Executory decrees can further be distinguished between general executory decrees and singular executory decrees. A general executory decree binds all those for whom the original law was made, while a singular executory decree makes a decision or makes provision for the appointment of a specific office. Precepts are a kind of singular executory decree, which bind specific person(s) to do or refrain from some act, especially to observe the law. Singular executory decrees are administrative acts subject to administrative recourse.
Canon 29 of the 1983 Code of Canon Law offers a definition of general legislative decrees:
General decrees, by which a competent legislator makes common provisions for a community capable of receiving a law, are true laws and are regulated by the provisions of the canons on laws.
The canon reproduces substantial elements (later deleted) of the original draft of what would become canon 7. This canon incorporates a definition which takes its inspiration from Thomas Aquinas' definition of human law found in his Treatise on Law.
The word is also used to denote certain specified collections of church law, e.g. Gratian's Decree (Decretum Gratiani). In respect of the general legislative acts of the pope there is never doubt as to the universal extent of the obligation; the same may be said of the decrees of a General Council, e.g. those of the First Vatican Council.
The Council of Trent was the first to apply the term indiscriminately to rulings concerning faith and discipline (decreta de fide, de reformatione).
The Roman Congregations were formerly empowered to issue decrees in matters which came under their particular jurisdiction. The decrees of the Roman Congregations (q. v.) are certainly binding in each case submitted for judgment. But there are varying opinions as to whether such judgment is to be taken as a rule or general law applying to all similar cases. The common opinion is that when the decisions are enlargements of the law (declaratio extensiva legis) the decisions do not bind except in the particular case for which the decree is made. If, however, the decision is not an enlargement, but merely an explanation of the law (declaratio comprehensiva legis), such decree binds in similar cases.
On 15 September 1917, by the motu proprio Cum Iuris Canonici, Pope Benedict XV made provision for a Pontifical Commission charged with interpreting the code and making any necessary modifications as later legislation was issued. New laws would be appended to existing canons in new paragraphs or inserted between canons, repeating the number of the previous canon and adding bis, ter, etc. (e.g. "canon 1567bis" in the style of the civil law) so as not to subvert the ordering of the code, or the existing text of a canon would be completely supplanted. The numbering of the canons was not to be altered.

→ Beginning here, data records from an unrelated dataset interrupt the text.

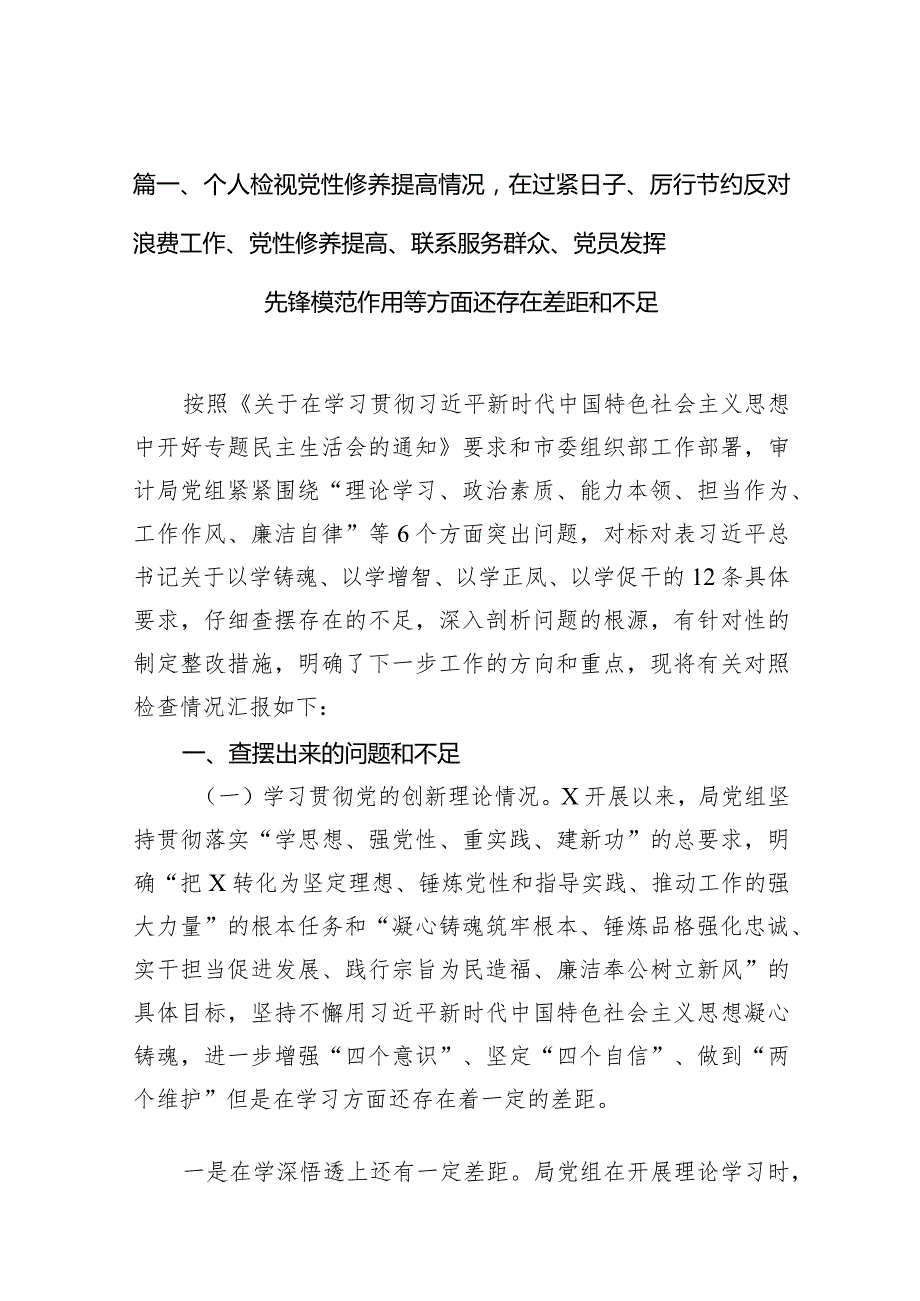 篇一、个人检视党性修养提高情况，在过紧日子、厉行节约反对浪费工作、党性修养提高、联系服务群众、党员发挥先锋模范作用等方面还存在差距和不足

按照《关于在学习贯彻习近平新时代中国特色社会主义思想中开好专题民主生活会的通知》要求和市委组织部工作部署，审计局党组紧紧围绕“理论学习、政治素质、能力本领、担当作为、工作作风、廉洁自律”等6个方面突出问题，对标对表习近平总书记关于以学铸魂、以学增智、以学正风、以学促干的12条具体要求，仔细查摆存在的不足，深入剖析问题的根源，有针对性的制定整改措施，明确了下一步工作的方向和重点，现将有关对照检查情况汇报如下：

一、查摆出来的问题和不足

（一）学习贯彻党的创新理论情况。X开展以来，局党组坚持贯彻落实“学思想、强党性、重实践、建新功”的总要求，明确“把X转化为坚定理想、锤炼党性和指导实践、推动工作的强大力量”的根本任务和“凝心铸魂筑牢根本、锤炼品格强化忠诚、实干担当促进发展、践行宗旨为民造福、廉洁奉公树立新风”的具体目标，坚持不懈用习近平新时代中国特色社会主义思想凝心铸魂，进一步增强“四个意识”、坚定“四个自信”、做到“两个维护”但是在学习方面还存在着一定的差距。

一是在学深悟透上还有一定差距。局党组在开展理论学习时，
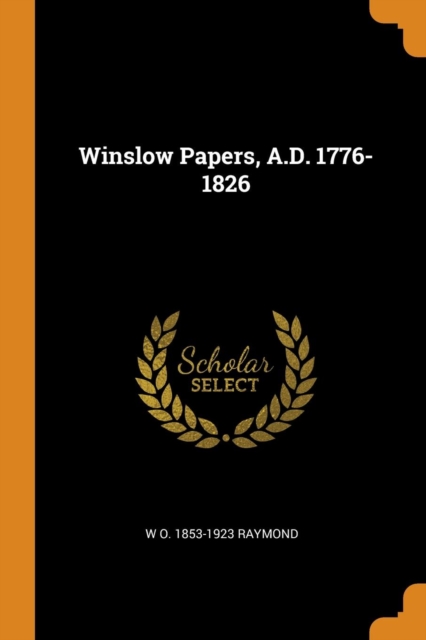 Winslow Papers, A.D. 1776-1826

Scholar
SELECT

W O. 1853-1923 RAYMOND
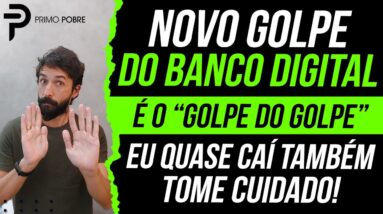 PRIMO POBRE

NOVO GOLPE
DO BANCO DIGITAL

É O "GOLPE DO GOLPE"

EU QUASE CAÍ TAMBÉM
TOME CUIDADO!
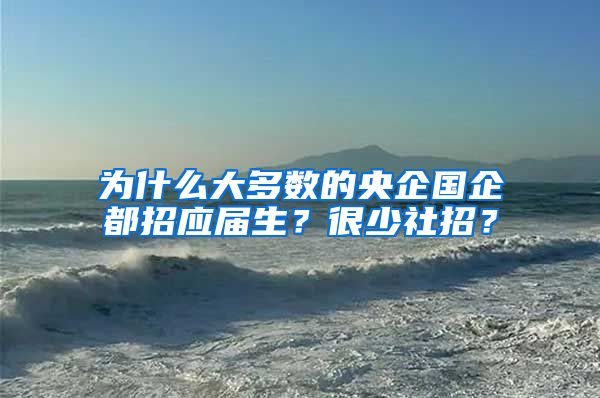 为什么大多数的央企国企都招应届生？很少社招？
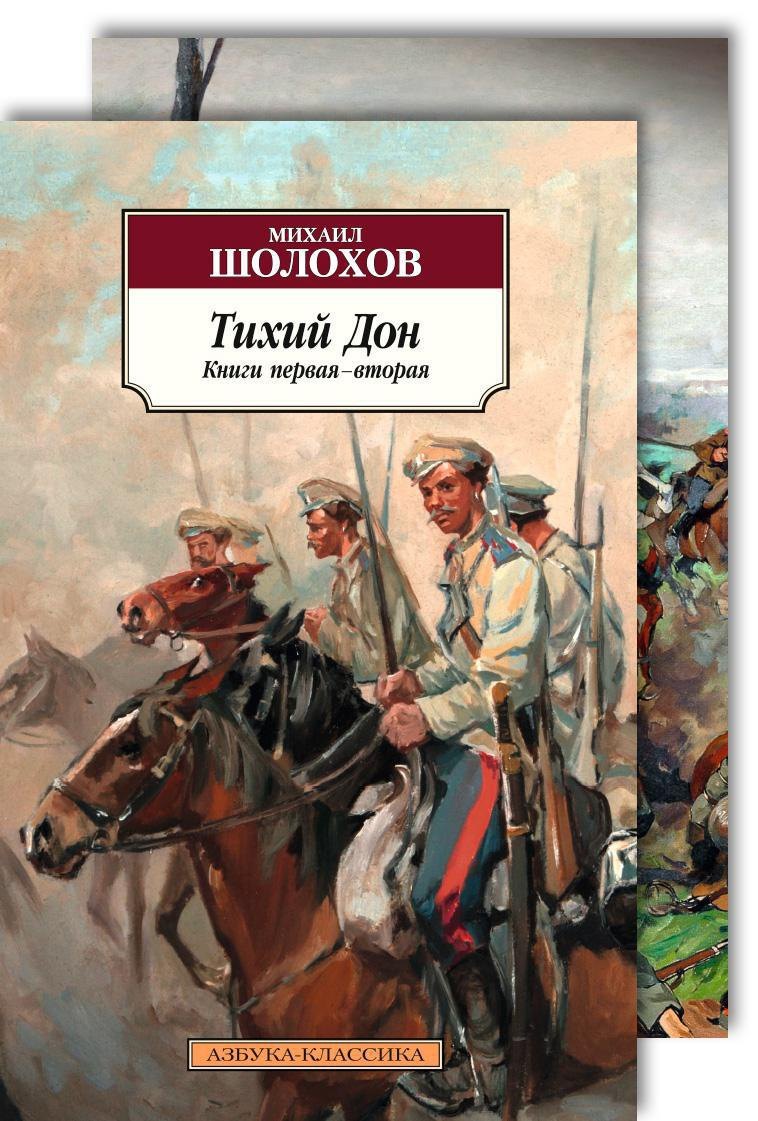 МИХАИЛ
ШОЛОХОВ

Тихий Дон
Книги первая–вторая

АЗБУКА-КЛАССИКА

The Roman Congregations were forbidden to issue new general decrees, unless it was necessary, and then only after consulting the Pontifical Commission charged with amending the code. The congregations were instead to issue Instructions on the canons of the code, and to make it clear that they were elucidating particular canons of the code. This was done so as not to make the code obsolete soon after it was promulgated. The 1917 Code was very rarely amended, and then only slightly.
The decrees of a national council may not be promulgated until they have received the approval of the pope. The decrees of a provincial synod have no force until they have been approved by Rome. This approval is twofold: ordinary (in formâ communi), and specific (in formâ specificâ). The former means that there is nothing which needs correction in the decrees of the synod, and they thereby have force in the province. This is the approval generally given to such decrees. If approval is given in formâ specificâ the decrees have the same force as if they emanated from the Apostolic See, though they are binding only in the province for which they are made.
The decrees of a diocesan bishop deal with the administration and good order of his diocese. If they are made during a synod, they are diocesan laws, are usually known as "diocesan statutes", or "synodal statutes", and bind until revoked by the bishop or his successor. If the decrees are extra-synodal, they have force only during the lifetime of the bishop or until he revokes them himself.